Iosif Király’s works examine the relationship between space, time, perception and memory – as is the case with the Reconstructions project begun in 2000 – and ‘draw attention to the linkages and synchronicity that can, at times, occur between humans, things and events.’ (Kiraly) The means employed here have something provisional about them. There are connective lines which, when followed, do not necessarily lead to unequivocal results but do raise questions, open up imaginative spaces and show that things remembered are not as easily defined as photography might suggest. For example, how do personal and collective memories fit together? Was something different here, and for whom? Even the panoramic view offers only a section of a particular perspective and in the end proves to be an illusion.
Stephanie Kiwitt is interested in everyday urban life, its qualities and structures but, in particular, the architectures of places concerned with contemporary consumer culture and its commodity fetishism. In the book project, Capital Decor (2011) – a 12.73 metre-long fold-out – she examines the spatial and formal language of discount stores using a chain of abutted interior views of supermarkets. For the artist this is a ‘photographic picture space with the greatest amount of pictorial density which generates an artificial order at the same time’. End and beginning merge; architecture, advertising language and packing design are transformed into an endless loop, in a highly compressed space. The preparation of the photographic material, its harmonisation through the use of black and white and the rasterisation lend it a uniform rhythm and a monotony that is further accentuated in the sound work that accompanies the book object. For this purpose Kiwitt noted the fragments of writing in the photographs – slogans, product names, etc. – and had a speaker read them.
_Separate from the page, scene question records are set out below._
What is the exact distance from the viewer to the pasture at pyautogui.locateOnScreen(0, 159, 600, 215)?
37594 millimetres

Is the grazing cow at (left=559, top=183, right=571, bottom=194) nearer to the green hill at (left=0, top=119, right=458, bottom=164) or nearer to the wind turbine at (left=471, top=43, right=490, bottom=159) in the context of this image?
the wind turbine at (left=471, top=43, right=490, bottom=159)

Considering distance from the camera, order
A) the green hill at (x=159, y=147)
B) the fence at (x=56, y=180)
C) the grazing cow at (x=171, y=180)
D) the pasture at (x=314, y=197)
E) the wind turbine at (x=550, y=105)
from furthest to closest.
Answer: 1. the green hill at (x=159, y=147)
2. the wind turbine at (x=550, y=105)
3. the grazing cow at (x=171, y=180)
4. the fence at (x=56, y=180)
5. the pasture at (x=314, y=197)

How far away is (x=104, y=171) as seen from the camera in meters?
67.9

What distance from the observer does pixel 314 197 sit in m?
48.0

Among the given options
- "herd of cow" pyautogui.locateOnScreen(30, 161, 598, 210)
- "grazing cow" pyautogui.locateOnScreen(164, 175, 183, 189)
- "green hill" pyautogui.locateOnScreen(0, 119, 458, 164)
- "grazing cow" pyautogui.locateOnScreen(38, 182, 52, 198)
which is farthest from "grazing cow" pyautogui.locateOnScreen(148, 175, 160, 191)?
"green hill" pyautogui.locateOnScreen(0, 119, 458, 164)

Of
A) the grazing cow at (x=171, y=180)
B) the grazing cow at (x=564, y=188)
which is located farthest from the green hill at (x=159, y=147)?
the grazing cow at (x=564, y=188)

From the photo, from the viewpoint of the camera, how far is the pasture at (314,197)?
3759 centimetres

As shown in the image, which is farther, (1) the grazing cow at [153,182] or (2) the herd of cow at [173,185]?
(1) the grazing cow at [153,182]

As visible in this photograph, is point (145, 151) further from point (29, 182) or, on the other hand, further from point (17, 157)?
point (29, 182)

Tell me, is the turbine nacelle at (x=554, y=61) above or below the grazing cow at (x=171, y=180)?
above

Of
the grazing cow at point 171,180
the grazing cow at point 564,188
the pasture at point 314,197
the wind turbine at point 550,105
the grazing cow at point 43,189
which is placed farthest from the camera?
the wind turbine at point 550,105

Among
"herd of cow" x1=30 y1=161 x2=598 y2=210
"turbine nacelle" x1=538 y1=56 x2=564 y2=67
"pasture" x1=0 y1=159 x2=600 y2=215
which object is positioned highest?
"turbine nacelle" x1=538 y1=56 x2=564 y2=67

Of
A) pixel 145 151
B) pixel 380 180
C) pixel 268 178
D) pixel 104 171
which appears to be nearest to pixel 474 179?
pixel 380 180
The point of departure for Tim Sharp’s photo installation, Capital Offence (2014/2018), is the precarious condition of traditional agriculture in the context of neo-liberal upheavals and the threats implicit in the NAFTA (free trade) agreement and on-going global land appropriation. The works depict enclosures made by farmers in rural areas of Southern Mexico using tin can blanks to mark out their small communally-owned parcels of land: a clash between agro-industry and ‚Campesinos’. Sharp does not understand Capital Offence as a ‘statement but as the visual realisation of a discursive net with multiple nodes and strings of association’. The artist-designed wallpaper, the background to the framed photos, continues with motifs related to the food industry – icons of consumer culture, industrial production as well as political resistance segue once again into architecture. The reference to the historical democratisation process in the decoration of living space that once gave the middle and working class wallpaper now evokes the ambivalence of globalised economy.